The price of Brent crude has hit $52 a barrel, virtually double January’s near-13-year lows, driven primarily by a decline in global production that has been speedy enough to bring supply and demand into line faster than many had anticipated.
“In the end, you will see global over-supply, at some point diminish, and in effect even earlier than speculators realise,” ABN Amro chief energy strategist Hans van Cleef said.
In the last year, nearly a million barrels per day have vanished from higher-cost US output, a key contributor to the surplus that built up since the Organisation of the Petroleum Exporting Countries voted in late 2014 to sacrifice price strength for market share.

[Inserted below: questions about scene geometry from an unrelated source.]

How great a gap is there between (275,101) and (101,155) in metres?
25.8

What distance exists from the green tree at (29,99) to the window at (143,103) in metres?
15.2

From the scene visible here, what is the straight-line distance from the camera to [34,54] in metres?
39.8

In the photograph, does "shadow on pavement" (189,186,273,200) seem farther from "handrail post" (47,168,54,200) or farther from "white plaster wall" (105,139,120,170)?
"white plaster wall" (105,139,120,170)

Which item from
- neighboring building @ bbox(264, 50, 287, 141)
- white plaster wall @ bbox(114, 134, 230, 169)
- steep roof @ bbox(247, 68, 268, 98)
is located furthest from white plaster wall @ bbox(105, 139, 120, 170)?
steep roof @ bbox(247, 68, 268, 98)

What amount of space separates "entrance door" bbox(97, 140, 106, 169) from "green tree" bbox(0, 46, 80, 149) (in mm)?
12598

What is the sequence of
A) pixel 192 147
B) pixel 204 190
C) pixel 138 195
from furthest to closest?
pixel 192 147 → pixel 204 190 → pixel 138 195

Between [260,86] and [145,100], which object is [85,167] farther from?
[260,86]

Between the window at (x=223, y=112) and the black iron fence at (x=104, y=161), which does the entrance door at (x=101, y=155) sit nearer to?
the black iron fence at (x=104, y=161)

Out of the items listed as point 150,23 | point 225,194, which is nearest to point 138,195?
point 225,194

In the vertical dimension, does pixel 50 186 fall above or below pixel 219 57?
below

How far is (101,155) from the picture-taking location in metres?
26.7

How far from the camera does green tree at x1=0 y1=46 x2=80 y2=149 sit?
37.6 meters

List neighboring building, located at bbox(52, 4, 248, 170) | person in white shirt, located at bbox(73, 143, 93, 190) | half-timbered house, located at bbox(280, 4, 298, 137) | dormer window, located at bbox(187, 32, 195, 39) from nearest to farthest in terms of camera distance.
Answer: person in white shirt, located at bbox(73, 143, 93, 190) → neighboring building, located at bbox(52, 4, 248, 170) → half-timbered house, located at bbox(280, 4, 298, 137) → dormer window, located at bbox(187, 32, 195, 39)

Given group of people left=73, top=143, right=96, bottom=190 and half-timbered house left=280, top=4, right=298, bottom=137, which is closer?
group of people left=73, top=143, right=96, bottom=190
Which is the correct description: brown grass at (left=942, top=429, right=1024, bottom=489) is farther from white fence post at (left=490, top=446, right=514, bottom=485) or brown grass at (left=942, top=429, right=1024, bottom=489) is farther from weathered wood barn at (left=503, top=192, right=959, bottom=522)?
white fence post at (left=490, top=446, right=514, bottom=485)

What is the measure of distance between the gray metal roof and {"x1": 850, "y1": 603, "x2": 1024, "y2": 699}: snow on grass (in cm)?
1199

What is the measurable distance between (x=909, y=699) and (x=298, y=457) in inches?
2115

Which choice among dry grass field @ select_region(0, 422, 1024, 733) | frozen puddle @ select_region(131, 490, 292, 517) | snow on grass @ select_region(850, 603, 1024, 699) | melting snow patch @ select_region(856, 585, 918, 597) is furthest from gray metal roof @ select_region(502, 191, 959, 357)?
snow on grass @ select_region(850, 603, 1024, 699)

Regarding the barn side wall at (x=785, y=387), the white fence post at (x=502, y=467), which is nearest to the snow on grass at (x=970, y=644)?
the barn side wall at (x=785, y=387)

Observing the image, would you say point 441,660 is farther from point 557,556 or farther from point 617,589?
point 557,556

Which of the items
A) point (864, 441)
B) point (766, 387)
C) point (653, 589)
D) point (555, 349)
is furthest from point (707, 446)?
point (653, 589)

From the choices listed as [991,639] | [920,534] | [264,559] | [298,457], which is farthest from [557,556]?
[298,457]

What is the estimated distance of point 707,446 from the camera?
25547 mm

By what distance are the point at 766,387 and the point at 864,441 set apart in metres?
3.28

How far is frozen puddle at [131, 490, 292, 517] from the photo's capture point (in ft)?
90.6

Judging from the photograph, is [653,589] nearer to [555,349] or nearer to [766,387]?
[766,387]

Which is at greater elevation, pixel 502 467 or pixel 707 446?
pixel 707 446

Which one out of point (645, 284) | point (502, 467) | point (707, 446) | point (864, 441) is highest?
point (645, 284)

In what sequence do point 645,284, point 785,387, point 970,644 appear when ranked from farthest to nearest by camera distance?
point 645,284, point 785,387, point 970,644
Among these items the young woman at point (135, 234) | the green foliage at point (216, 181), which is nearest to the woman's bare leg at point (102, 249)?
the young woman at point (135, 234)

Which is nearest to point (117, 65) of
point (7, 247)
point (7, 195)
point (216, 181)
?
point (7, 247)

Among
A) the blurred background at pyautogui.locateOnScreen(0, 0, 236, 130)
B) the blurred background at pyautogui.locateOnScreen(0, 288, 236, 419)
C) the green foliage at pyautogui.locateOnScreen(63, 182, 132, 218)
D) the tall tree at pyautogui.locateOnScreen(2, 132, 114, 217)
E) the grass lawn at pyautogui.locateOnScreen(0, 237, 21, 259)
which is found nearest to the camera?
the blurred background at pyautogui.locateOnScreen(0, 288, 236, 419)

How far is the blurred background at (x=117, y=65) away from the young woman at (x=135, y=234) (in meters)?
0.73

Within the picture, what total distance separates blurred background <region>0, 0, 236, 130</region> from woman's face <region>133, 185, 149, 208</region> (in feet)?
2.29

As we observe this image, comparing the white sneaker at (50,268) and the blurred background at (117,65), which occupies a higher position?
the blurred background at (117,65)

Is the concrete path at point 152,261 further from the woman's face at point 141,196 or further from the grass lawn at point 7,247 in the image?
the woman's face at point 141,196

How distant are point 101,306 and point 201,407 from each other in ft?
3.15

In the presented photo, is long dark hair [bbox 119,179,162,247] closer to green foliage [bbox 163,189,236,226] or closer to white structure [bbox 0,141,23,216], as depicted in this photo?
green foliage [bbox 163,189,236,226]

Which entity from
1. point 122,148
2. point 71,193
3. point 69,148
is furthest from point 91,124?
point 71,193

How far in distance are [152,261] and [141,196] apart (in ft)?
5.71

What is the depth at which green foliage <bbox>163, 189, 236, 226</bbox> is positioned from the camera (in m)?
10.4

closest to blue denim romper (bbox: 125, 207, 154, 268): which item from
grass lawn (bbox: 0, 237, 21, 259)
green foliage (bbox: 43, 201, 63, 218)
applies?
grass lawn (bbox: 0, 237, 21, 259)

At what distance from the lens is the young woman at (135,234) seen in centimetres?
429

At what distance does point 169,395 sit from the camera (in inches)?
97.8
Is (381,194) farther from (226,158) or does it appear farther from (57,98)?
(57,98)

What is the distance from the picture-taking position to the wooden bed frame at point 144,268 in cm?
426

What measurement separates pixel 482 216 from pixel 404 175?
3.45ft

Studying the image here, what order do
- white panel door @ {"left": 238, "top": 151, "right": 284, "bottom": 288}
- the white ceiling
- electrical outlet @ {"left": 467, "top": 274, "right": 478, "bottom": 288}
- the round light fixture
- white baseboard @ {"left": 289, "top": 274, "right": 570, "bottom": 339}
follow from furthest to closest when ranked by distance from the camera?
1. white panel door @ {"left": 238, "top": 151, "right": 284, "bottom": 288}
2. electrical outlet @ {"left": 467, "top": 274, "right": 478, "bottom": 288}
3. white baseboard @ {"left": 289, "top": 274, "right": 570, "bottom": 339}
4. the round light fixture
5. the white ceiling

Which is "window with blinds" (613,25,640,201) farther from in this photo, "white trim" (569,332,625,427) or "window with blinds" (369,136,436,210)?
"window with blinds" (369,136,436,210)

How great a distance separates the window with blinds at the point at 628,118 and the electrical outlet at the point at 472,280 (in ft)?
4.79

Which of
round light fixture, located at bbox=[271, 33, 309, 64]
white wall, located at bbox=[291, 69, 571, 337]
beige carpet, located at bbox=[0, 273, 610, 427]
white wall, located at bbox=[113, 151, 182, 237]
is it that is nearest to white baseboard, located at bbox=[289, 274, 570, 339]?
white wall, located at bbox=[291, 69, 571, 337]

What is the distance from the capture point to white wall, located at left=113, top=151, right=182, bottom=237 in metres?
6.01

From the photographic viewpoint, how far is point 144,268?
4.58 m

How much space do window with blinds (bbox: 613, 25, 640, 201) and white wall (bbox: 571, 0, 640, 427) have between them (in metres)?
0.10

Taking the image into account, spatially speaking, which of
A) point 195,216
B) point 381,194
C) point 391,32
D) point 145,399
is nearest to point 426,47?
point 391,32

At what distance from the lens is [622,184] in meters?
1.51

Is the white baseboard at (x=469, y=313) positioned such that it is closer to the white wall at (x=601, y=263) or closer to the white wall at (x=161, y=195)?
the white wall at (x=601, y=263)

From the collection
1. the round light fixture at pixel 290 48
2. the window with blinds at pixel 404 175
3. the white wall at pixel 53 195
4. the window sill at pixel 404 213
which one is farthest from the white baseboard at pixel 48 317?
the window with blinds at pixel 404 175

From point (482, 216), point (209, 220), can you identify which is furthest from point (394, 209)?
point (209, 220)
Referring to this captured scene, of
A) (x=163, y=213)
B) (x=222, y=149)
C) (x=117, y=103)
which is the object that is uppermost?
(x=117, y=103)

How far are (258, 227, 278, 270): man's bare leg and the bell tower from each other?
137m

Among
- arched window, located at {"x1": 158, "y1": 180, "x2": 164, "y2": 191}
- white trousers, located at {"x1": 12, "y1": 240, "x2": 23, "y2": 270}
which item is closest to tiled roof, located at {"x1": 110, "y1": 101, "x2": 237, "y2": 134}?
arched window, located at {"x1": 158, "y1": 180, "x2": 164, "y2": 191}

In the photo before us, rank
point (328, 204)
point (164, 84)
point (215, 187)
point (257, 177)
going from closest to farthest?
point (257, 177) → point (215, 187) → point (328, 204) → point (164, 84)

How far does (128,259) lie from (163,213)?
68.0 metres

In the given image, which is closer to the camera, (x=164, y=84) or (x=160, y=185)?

Coupled with that, unplanned outages, from wildfires in Canada, to violence in Nigeria and political or economic unrest in Venezuela and Libya, have reached their highest in five years, taking as much as 4m barrels a day offline last month.
The skew has now shifted to unprofitable, or out-of-the-money, put options maturing almost a year out, for the first time since 2014.
This switch would suggest investors are a lot more confident about the prospect of a more sustained rally.
“It’s part of that switch from moving from pricing inventories being accumulated to trying to price up how fast inventories will be run down,” said Paul Horsnell of Standard Chartered.